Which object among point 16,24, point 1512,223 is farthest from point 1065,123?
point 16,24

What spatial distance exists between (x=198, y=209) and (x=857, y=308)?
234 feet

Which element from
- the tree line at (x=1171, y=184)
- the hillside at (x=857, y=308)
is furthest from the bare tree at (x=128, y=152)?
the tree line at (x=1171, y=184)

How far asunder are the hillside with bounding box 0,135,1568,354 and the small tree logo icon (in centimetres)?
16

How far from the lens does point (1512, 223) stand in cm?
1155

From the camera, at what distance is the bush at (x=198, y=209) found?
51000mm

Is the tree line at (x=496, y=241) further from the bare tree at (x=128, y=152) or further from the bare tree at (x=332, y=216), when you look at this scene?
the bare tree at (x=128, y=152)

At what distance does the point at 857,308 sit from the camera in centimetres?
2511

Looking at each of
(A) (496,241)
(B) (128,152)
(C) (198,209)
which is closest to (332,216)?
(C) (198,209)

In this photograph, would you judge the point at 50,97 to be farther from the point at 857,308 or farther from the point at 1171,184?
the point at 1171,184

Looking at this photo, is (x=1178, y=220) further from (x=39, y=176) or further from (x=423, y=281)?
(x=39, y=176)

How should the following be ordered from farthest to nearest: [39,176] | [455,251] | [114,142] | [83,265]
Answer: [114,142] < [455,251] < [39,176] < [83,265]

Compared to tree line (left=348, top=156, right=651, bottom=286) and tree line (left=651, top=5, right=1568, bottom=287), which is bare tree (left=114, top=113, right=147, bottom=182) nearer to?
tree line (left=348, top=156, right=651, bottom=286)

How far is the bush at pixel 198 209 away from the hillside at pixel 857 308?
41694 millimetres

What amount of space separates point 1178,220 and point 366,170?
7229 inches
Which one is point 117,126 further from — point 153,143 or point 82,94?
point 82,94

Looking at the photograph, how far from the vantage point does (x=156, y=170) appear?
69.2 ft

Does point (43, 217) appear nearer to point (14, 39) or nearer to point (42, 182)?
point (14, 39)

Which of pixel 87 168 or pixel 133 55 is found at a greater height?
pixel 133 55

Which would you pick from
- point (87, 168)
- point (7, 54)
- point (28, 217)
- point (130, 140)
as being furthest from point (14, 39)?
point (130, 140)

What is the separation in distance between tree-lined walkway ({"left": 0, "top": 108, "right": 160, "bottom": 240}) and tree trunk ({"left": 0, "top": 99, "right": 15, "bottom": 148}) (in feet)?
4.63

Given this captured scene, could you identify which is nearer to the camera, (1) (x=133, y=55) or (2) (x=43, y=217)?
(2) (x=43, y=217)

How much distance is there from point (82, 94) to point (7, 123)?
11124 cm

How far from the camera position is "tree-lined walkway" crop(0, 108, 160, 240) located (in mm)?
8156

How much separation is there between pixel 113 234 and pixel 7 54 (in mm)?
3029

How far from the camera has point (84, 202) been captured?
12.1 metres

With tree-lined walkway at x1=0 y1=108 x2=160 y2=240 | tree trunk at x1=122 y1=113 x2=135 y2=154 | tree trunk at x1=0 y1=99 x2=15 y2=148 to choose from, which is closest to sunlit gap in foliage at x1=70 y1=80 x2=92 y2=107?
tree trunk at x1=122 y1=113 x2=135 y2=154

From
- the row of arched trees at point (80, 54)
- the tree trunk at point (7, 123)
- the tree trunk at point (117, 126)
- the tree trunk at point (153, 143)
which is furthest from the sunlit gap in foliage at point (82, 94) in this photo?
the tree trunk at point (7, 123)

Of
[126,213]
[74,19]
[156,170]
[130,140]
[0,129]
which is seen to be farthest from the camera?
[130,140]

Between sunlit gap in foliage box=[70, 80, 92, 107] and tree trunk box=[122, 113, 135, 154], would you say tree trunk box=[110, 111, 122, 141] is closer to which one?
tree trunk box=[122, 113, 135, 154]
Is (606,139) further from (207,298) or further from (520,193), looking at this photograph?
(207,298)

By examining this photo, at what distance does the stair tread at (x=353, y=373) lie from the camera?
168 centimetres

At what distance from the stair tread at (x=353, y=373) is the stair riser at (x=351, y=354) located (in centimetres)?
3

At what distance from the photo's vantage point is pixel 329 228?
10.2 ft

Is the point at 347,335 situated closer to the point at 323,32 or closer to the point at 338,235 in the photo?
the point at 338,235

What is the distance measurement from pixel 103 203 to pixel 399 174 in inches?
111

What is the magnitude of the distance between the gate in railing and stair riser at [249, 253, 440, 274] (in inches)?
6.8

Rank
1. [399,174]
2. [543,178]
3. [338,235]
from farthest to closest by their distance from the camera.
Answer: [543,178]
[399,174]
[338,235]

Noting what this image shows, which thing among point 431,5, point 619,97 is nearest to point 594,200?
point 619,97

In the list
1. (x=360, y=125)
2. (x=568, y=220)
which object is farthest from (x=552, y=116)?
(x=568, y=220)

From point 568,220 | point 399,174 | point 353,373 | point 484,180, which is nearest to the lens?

* [Work to do] Quote every entry exactly.

* [The answer]
Which object among point 16,24, point 1512,223 is farthest from point 1065,123?
point 16,24

What spatial distance exists between (x=198, y=209) and (x=857, y=308)?
234 feet

Which element from
- the tree line at (x=1171, y=184)
- the hillside at (x=857, y=308)
is furthest from the bare tree at (x=128, y=152)?
the tree line at (x=1171, y=184)

How far asunder are the hillside with bounding box 0,135,1568,354 and the small tree logo icon (in centimetres)?
16

How far from the lens does point (1512, 223) stand in cm?
1155

From the camera, at what distance is the bush at (x=198, y=209) found?
51000mm

Is the tree line at (x=496, y=241) further from the bare tree at (x=128, y=152) or further from the bare tree at (x=332, y=216), when you look at this scene?
the bare tree at (x=128, y=152)

At what distance does the point at 857,308 sit from the camera in centimetres?
2511

Looking at each of
(A) (496,241)
(B) (128,152)
(C) (198,209)
which is closest to (332,216)?
(C) (198,209)

In this photograph, would you judge the point at 50,97 to be farther from the point at 857,308 or farther from the point at 1171,184?
the point at 1171,184

Looking at this photo, is (x=1178, y=220) further from (x=39, y=176) or further from (x=423, y=281)?
(x=39, y=176)

How should the following be ordered from farthest to nearest: [39,176] | [455,251] | [114,142] | [83,265]
Answer: [114,142] < [455,251] < [39,176] < [83,265]

Compared to tree line (left=348, top=156, right=651, bottom=286) and tree line (left=651, top=5, right=1568, bottom=287), which is bare tree (left=114, top=113, right=147, bottom=182) nearer to?
tree line (left=348, top=156, right=651, bottom=286)

How far is the bush at pixel 198 209 away from the hillside at pixel 857 308?
41694 millimetres

What amount of space separates point 1178,220 and point 366,170?
7229 inches
Which one is point 117,126 further from — point 153,143 or point 82,94?
point 82,94

Looking at the photograph, how far from the vantage point does (x=156, y=170) appear?
69.2 ft

Does point (43, 217) appear nearer to point (14, 39) or nearer to point (42, 182)?
point (14, 39)

Which of pixel 87 168 or pixel 133 55 is found at a greater height?
pixel 133 55

Which would you pick from
- point (87, 168)
- point (7, 54)
- point (28, 217)
- point (130, 140)
as being furthest from point (14, 39)?
point (130, 140)

What is the separation in distance between tree-lined walkway ({"left": 0, "top": 108, "right": 160, "bottom": 240}) and tree trunk ({"left": 0, "top": 99, "right": 15, "bottom": 148}) (in feet)?
4.63

Given this captured scene, could you identify which is nearer to the camera, (1) (x=133, y=55) or (2) (x=43, y=217)?
(2) (x=43, y=217)

How much distance is there from point (82, 94) to point (7, 123)?
11124 cm

How far from the camera position is "tree-lined walkway" crop(0, 108, 160, 240) located (in mm)?
8156

How much separation is there between pixel 113 234 and pixel 7 54 (in mm)?
3029

How far from the camera has point (84, 202) been captured?
12.1 metres

With tree-lined walkway at x1=0 y1=108 x2=160 y2=240 | tree trunk at x1=122 y1=113 x2=135 y2=154 | tree trunk at x1=0 y1=99 x2=15 y2=148 to choose from, which is closest to sunlit gap in foliage at x1=70 y1=80 x2=92 y2=107?
tree trunk at x1=122 y1=113 x2=135 y2=154

From
- the row of arched trees at point (80, 54)
- the tree trunk at point (7, 123)
- the tree trunk at point (117, 126)
- the tree trunk at point (153, 143)
which is furthest from the sunlit gap in foliage at point (82, 94) in this photo?
the tree trunk at point (7, 123)

Of
[126,213]
[74,19]
[156,170]
[130,140]
[0,129]
which is seen to be farthest from the camera?
[130,140]

Between sunlit gap in foliage box=[70, 80, 92, 107] and tree trunk box=[122, 113, 135, 154], would you say tree trunk box=[110, 111, 122, 141] is closer to which one?
tree trunk box=[122, 113, 135, 154]
Is (606,139) further from (207,298) or further from (520,193), looking at this photograph?
(207,298)

By examining this photo, at what distance does the stair tread at (x=353, y=373) lie from the camera?
168 centimetres

At what distance from the stair tread at (x=353, y=373) is the stair riser at (x=351, y=354) located (in centimetres)?
3

At what distance from the photo's vantage point is pixel 329 228?
10.2 ft

Is the point at 347,335 situated closer to the point at 323,32 or closer to the point at 338,235 in the photo?
the point at 338,235

What is the distance measurement from pixel 103 203 to pixel 399 174 in inches?
111

What is the magnitude of the distance between the gate in railing and stair riser at [249, 253, 440, 274] (in inches)?
6.8

Rank
1. [399,174]
2. [543,178]
3. [338,235]
from farthest to closest by their distance from the camera.
Answer: [543,178]
[399,174]
[338,235]

Noting what this image shows, which thing among point 431,5, point 619,97 is nearest to point 594,200?
point 619,97

In the list
1. (x=360, y=125)
2. (x=568, y=220)
which object is farthest from (x=552, y=116)?
(x=568, y=220)

From point 568,220 | point 399,174 | point 353,373 | point 484,180, which is nearest to the lens?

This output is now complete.